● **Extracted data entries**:
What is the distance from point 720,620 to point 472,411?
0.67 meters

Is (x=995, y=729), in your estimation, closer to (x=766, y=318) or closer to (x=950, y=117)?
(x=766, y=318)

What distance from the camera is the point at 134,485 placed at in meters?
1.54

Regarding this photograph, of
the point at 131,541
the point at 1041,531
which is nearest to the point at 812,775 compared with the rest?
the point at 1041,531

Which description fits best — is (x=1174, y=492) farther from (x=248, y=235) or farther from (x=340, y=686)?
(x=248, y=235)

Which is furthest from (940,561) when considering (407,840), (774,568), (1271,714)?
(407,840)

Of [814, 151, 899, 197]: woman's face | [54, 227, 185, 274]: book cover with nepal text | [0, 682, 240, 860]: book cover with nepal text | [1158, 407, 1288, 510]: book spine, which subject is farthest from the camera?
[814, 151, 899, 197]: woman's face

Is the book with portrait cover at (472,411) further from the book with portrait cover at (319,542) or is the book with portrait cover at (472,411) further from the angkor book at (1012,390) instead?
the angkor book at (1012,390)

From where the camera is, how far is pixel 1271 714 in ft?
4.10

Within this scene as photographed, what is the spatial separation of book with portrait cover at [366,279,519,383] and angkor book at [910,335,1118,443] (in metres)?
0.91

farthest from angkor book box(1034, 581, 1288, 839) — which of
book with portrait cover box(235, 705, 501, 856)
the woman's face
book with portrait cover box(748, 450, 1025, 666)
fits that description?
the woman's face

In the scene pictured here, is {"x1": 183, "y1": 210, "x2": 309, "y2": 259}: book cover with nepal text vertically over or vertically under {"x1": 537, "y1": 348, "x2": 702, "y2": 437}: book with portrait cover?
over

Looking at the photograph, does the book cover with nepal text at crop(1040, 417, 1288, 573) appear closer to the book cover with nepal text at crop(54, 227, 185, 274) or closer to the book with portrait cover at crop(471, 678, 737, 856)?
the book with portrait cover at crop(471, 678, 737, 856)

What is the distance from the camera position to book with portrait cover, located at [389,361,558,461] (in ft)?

● **WHAT YOU NEED TO DO**: From the records above, extract everything verbatim.

● **TASK RESPONSE**:
What is the distance from point 720,620 to point 472,411?
0.67 meters

Is (x=995, y=729), in your estimation, closer to (x=766, y=318) or closer to (x=950, y=117)?
(x=766, y=318)

What distance from the camera is the point at 134,485 placed at in meters?
1.54

Regarding this photograph, of
the point at 131,541
the point at 1041,531
which is nearest to the point at 812,775 compared with the rest?
the point at 1041,531

Which description fits best — is (x=1174, y=492) farther from (x=248, y=235) or farther from (x=340, y=686)?
(x=248, y=235)

Which is furthest from (940,561) when considering (407,840), (774,568), (1271,714)?
(407,840)

Of [814, 151, 899, 197]: woman's face | [54, 227, 185, 274]: book cover with nepal text | [0, 682, 240, 860]: book cover with nepal text | [1158, 407, 1288, 510]: book spine, which subject is farthest from the camera?
[814, 151, 899, 197]: woman's face

Is the book with portrait cover at (472,411) further from the book with portrait cover at (319,542) or is the book with portrait cover at (472,411) further from the angkor book at (1012,390) instead?
the angkor book at (1012,390)

From where the camera is, how far is pixel 1271 714 in ft?
4.10

Within this scene as photographed, what is the spatial separation of book with portrait cover at [366,279,519,383] and angkor book at [910,335,1118,443] (in metres)?
0.91

farthest from angkor book box(1034, 581, 1288, 839) — which of
book with portrait cover box(235, 705, 501, 856)
the woman's face
book with portrait cover box(748, 450, 1025, 666)
fits that description?
the woman's face

In the scene pictured here, is {"x1": 183, "y1": 210, "x2": 309, "y2": 259}: book cover with nepal text vertically over or vertically under {"x1": 537, "y1": 348, "x2": 702, "y2": 437}: book with portrait cover?
over

Looking at the photograph, does the book cover with nepal text at crop(1040, 417, 1288, 573) appear closer to the book cover with nepal text at crop(54, 227, 185, 274) or closer to the book with portrait cover at crop(471, 678, 737, 856)?
the book with portrait cover at crop(471, 678, 737, 856)

What is the distance from the camera position to book with portrait cover, located at [389,361,558,461] (in ft)?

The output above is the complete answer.